The Swedish carmaker and compatriot steelmaker SSAB signed a letter of intent to commercialise technology that replaces coal with hydrogen in a crucial part of the process.
Steel is a big contributor to global carbon emissions but it is widely seen as one of the most difficult sectors to decarbonise. Blastfurnaces use huge amounts of energy, while carbon dioxide is also released when coking coal is used to remove oxygen from iron ore.
Volvo estimates the steel in its petrol and diesel cars accounts for 35% of carbon emitted during production. The figure is 20% for Volvo’s electric vehicles, which use significantly more energy in making batteries, although over the lifetime of an electric car, average resource and energy use is expected to be significantly lower.
Replacing coking coal with hydrogen is expected to reduce emissions from steelmaking by at least 90%.
The deal with SSAB is expected to make Volvo Cars, owned by the Chinese carmaker Geely, the first major marque to use the lower-emission steel. However, it will take some time to increase production to commercial scale and to test its safety.
Volvo hopes to use it in a concept car by 2025, with commercial applications arriving by 2026 at the earliest. That would help the company reduce its cars’ average emissions before a self-imposed 2030 deadline to make battery electric cars only.
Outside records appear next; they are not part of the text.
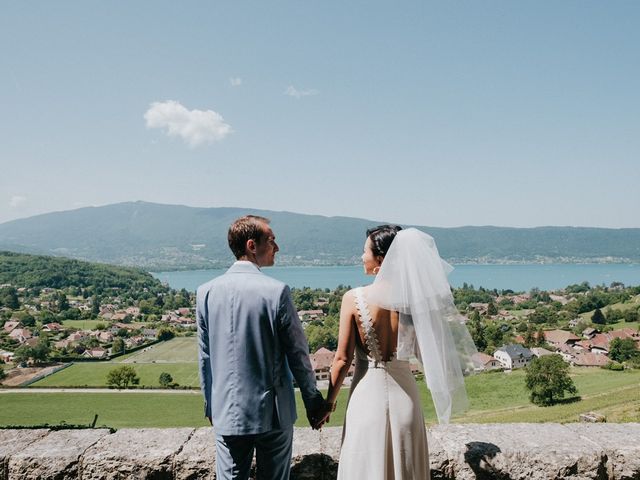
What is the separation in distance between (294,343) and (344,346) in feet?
1.35

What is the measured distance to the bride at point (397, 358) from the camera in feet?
7.62

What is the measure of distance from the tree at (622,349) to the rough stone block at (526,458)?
1362 inches

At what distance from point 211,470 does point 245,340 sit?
3.14 ft

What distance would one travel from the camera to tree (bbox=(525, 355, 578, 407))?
20859 mm

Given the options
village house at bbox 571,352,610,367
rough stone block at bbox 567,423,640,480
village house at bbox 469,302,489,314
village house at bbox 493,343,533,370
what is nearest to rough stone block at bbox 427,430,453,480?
rough stone block at bbox 567,423,640,480

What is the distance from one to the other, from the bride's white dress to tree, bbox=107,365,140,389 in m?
32.7

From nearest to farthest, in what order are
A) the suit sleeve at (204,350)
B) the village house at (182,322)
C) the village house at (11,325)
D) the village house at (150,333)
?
the suit sleeve at (204,350) → the village house at (150,333) → the village house at (11,325) → the village house at (182,322)

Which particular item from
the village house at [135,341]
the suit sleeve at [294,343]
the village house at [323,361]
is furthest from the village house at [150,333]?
the suit sleeve at [294,343]

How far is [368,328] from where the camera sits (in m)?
2.33

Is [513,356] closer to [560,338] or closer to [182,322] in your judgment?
[560,338]

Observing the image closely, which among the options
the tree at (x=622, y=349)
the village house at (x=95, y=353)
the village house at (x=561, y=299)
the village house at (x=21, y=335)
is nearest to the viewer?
the tree at (x=622, y=349)

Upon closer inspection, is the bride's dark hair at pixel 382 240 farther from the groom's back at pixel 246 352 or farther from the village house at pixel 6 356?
the village house at pixel 6 356

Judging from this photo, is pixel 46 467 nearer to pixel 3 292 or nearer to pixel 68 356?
pixel 68 356

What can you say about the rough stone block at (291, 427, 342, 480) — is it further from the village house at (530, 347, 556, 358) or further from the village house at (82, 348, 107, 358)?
the village house at (82, 348, 107, 358)
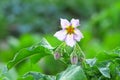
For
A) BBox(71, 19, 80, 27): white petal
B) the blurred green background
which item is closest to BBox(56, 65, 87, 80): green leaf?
BBox(71, 19, 80, 27): white petal

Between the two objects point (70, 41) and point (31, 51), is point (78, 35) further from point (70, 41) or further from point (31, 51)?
point (31, 51)

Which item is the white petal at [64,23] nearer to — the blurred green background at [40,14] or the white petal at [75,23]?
the white petal at [75,23]

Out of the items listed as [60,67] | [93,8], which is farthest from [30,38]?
[93,8]

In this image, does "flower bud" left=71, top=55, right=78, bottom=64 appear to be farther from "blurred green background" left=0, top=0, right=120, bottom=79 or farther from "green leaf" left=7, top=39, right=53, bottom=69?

By 2040, Volvo is aiming to be climate-neutral.
Kerstin Enochsson, Volvo’s head of procurement, said the carmaker was in talks with other steelmakers in Europe and the US about lower-emissions technology. However, she added that progress in China – the world’s largest car market – was slower because it was harder to secure renewable energy.
Volvo is a good candidate to develop the cleaner steel technology in part because of abundant renewable energy, particularly in northern Sweden. Renewable energy will be crucial to make zero-emissions hydrogen from water with electricity, rather than relying on a fossil fuel process that still releases carbon dioxide.
Enochsson said it was too early to say what effect the new technology would have on car prices, but added that the carmaker saw environmental sustainability as a key part of its attraction to buyers. She said Volvo internally referred to sustainability as “planetary safety”, echoing a marketing focus on safety features such as three-point seatbelts that it has long used as a selling point.
Carmakers have among the most complex supply chains of any consumer product, making it difficult to estimate cars’ carbon footprints. Large suppliers “realise they are not attractive over time only having good products with good prices”, Enochsson said. “They need to have a sustainability agenda.”